Potent autologous and heterologous neutralizing antibody responses occur in HIV-2 infection across a broad range of infection outcomes

Abstract

Few studies have explored the role of neutralizing antibody (NAb) responses in controlling HIV-2 viremia and disease progression. Using a TZM-bl neutralization assay, we assessed heterologous and autologous NAb responses from a community cohort of HIV-2-infected individuals with a broad range of disease outcomes in rural Guinea-Bissau. All subjects (n = 40) displayed exceptionally high heterologous NAb titers (50% inhibitory plasma dilution or 50% inhibitory concentration [IC(50)], 1:7,000 to 1:1,000,000) against 5 novel primary HIV-2 envelopes and HIV-2 7312A, whereas ROD A and 3 primary envelopes were relatively resistant to neutralization. Most individuals also showed high autologous NAb against contemporaneous envelopes (78% of plasma-envelope combinations in 69 envelopes from 21 subjects), with IC(50)s above 1:10,000. No association between heterologous or autologous NAb titer and greater control of HIV-2 was found. A subset of envelopes was found to be more resistant to neutralization (by plasma and HIV-2 monoclonal antibodies). These envelopes were isolated from individuals with greater intrapatient sequence diversity and were associated with changes in potential N-linked glycosylation sites but not CD4 independence or CXCR4 use. Plasma collected from up to 15 years previously was able to potently neutralize recent autologous envelopes, suggesting a lack of escape from NAb and the persistence of neutralization-sensitive variants over time, despite significant NAb pressure.
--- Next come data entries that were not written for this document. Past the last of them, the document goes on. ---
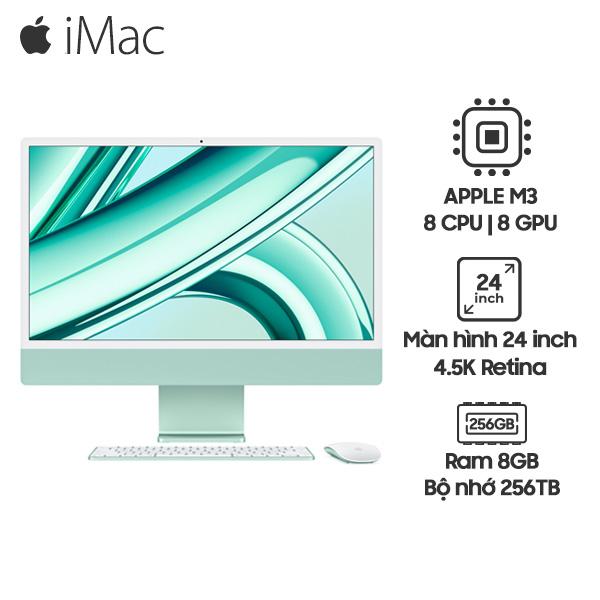 iMac 2023 M3 24 Inch Retina 4.5K 8GB/256GB SSD | Chính Hãng Apple Việt Nam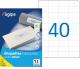 4000 étiquettes blanches multi-usage, format 52,5 x 29,7 mm (100 feuilles / cdt) - Pose Express,image 1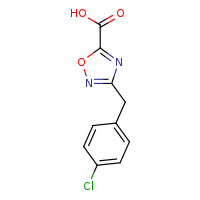 3-[(4-chlorophenyl)methyl]-1,2,4-oxadiazole-5-carboxylic acid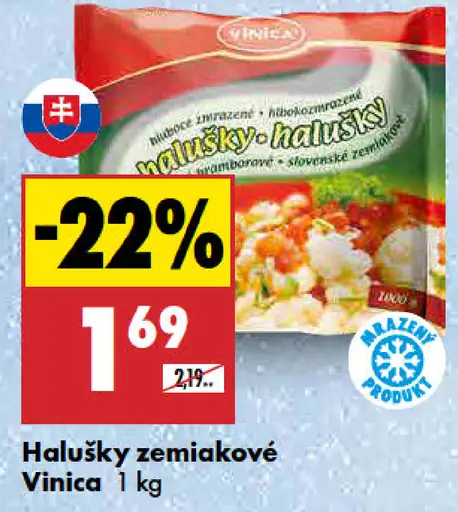 Zemiakové halušky Vinica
We conclude that despite the presence of broad and potent NAb responses in HIV-2-infected individuals, these are not the primary forces behind the dichotomous outcomes observed but reveal a limited capacity for adaptive selection and escape from host immunity in HIV-2 infection.

Fig 1

Heat map depicting heterologous neutralization titers of 40 HIV-2-infected individuals against 10 HIV-2 envelopes. Values given are reciprocal IC₅₀s. The panel clearly separates into envelopes with divergent neutralization phenotypes. Plasma-envelope combinations that were resistant to neutralization (based on a titer below a cutoff 3 times the VSV IC₅₀) are additionally marked with a closed diamond.

Fig 2

Relationship between plasma viral load and median reciprocal IC₅₀ of heterologous neutralization titers against a panel of 10 HIV-2 envelopes from HIV-2-infected individuals (n = 40). A significant positive correlation between viremia and the magnitude of the heterologous neutralizing antibody response is found (Spearman's rho = 0.359, P = 0.02).

Fig 3

Contemporaneous autologous neutralization of HIV-2 envelopes stratified by plasma viral load. Of the 69 primary HIV-2 envelopes (from 21 subjects) used, 64 represented gp140 cloned into 7312A-SNAG. Values are means of two or three independent experiments. No significant difference in median IC₅₀ is seen between viral load categories (P = 0.09).

Fig 4

Comparison of neutralization of 239T-grown and PBMC-passaged virus with the same plasma sample. Shown are autologous neutralization of CA4153.9, CA4145.8, CA381.4, CA4137.19, CA4013.5, and CA4182.4 and heterologous neutralization of 7312A and NL4.3. Plotted values are means (and SDs) from three separate experiments. Virus infectivity (percent) is compared to a virus-only condition.

Fig 5

Association between greater intrapatient diversity and the presence of neutralization-resistant HIV-2 envelopes. Plotted values are mean pairwise genetic distances (substitutions/site) between env variants from each patient.

Fig 6

Alignments from two subjects (a and b) demonstrating amino acid changes specific to resistant envelopes (R). Either additional or shifted potential N-linked glycosylation sites are highlighted in bold red, and other changes are in black. Only regions with differences between resistant and sensitive envelopes are displayed for each subject.

Fig 7

Assessment of neutralization escape in HIV-2. (a) Neutralization of HIV-2 envelopes by autologous plasma from older time points in 10 subjects. The legend depicts the year of plasma sampling. HIV-2 envelopes were isolated from the most recent time point of plasma collection depicted for each clone (either 2003 or 2006). (b to d) Neutralization of envelopes from either 2003 or 2006 by contemporaneous plasma for subjects TD11 (b), TD16 (c), and TD19 (d), from whom variants were isolated at both time points. All values represent means (and SDs) of three independent experiments. Virus infectivity (percent) is compared to a virus-only condition.

Fig 8

Comparison of the ratio of nonsynonymous (dN) to synonymous (dS) changes in HIV-2 (n = 75) and HIV-1 (n = 56) partial C2 to gp41 ectodomain fragments. Plotted values are those obtained under the SLAC algorithm with values normalized to alignment length. Positions found to be under significant positive selection (red) and negative selection (blue) under all three algorithms (SLAC, FEL and REL) are highlighted.